Le très grand nombre des Européens se contente d’une seule épouse noire. Mais la polygamie est contagieuse. Sous l’influence provocante des ambiances, on voit d’exigeants gaillards orner leur intérieur de deux ou trois de ces bronzes vivants. Un colon de Mopti s’est acquis une légitime réputation dans la région de la Bouche du Niger, en affrontant le chiffre fatidique de sept. Moins pusillanime que Barbe-Bleue, il ne songe à en supprimer aucune. La case familiale ne manque pas d’originalité à l’heure du coucher, et elle eût, à coup sûr, attendri feu M. Piot, apôtre de la repopulation, avec ses sept grandes nattes réservées aux mères et les seize petites servant de couches aux enfants.

Le colon polygame ne se montre pas moins bon père que vigoureux époux. Il est plein d’attentions de tout genre pour sa nichée et se garde bien de l’oublier, même dans les rares occasions où il vient un peu respirer l’air de France.
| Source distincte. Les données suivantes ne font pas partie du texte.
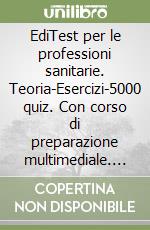 unilibro

EdiTest per le professioni sanitarie. Teoria-Esercizi-5000 quiz. Con corso di preparazione multimediale....

COPERTINA NON DISPONIBILE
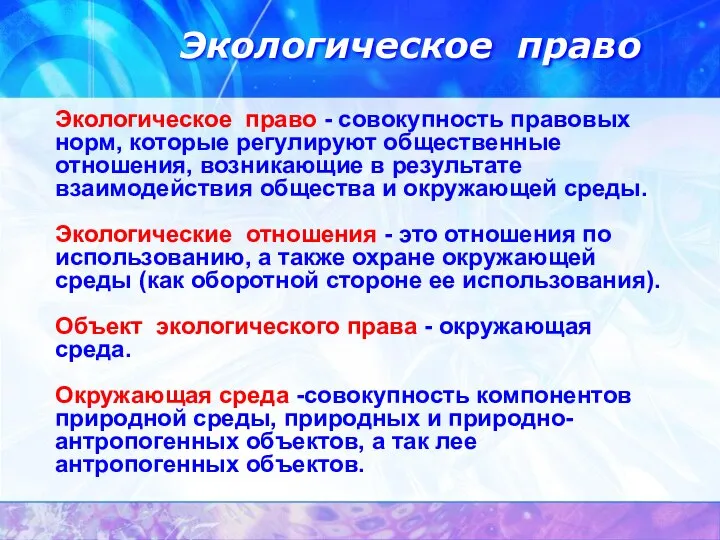 Экологическое право

Экологическое право - совокупность правовых норм, которые регулируют общественные отношения, возникающие в результате взаимодействия общества и окружающей среды.

Экологические отношения - это отношения по использованию, а также охране окружающей среды (как оборотной стороне ее использования).

Объект экологического права - окружающая среда.

Окружающая среда -совокупность компонентов природной среды, природных и природно-антропогенных объектов, а так лее антропогенных объектов.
Un jour, à la veille de reprendre à Bordeaux le paquebot qui devait le ramener vers son grouillant bercail nigérien, une gentille pensée lui vint : « Si je rapportais un cadeau utile à mes aînés ? » Il y avait tout naturellement des « Nouvelles Galeries » dans la ville. Notre homme s’y rendit et déclara à l’accorte vendeuse en robe noire :

— Je voudrais quatre costumes marins pour mes enfants. Donnez-moi la taille de garçonnets de six ans.

— Vous voulez dire, monsieur, les tailles entre six et dix ans, rectifia la nymphe du rayon.

— Non, non, je connais bien l’âge de mes fils, allez : six ans tous les quatre.

— Mais, monsieur, c’est impossible… songez donc. Leur mère n’a pas pu…

L’acheteur partit d’un rire triomphant :

— Ah ! c’est vrai ! Vous ne pouvez comprendre. C’est que je vais vous dire, mademoiselle, j’ai sept femmes, vous entendez, sept !

La vendeuse reconnut sans peine que c’était un joli chiffre. Eh bien ! croiriez-vous qu’il n’arrive pas, ce chiffre, à contenter le bouillant, l’insatiable, l’indémontable colon. Voilà qui nous prouve mieux que tout combien l’homme est difficile à satisfaire ici-bas. Un jour, l’époux à la septième puissance m’a confié d’un ton grave et pénétré :

— Si je vous disais que, malgré mon sérail, il me manque quelque chose.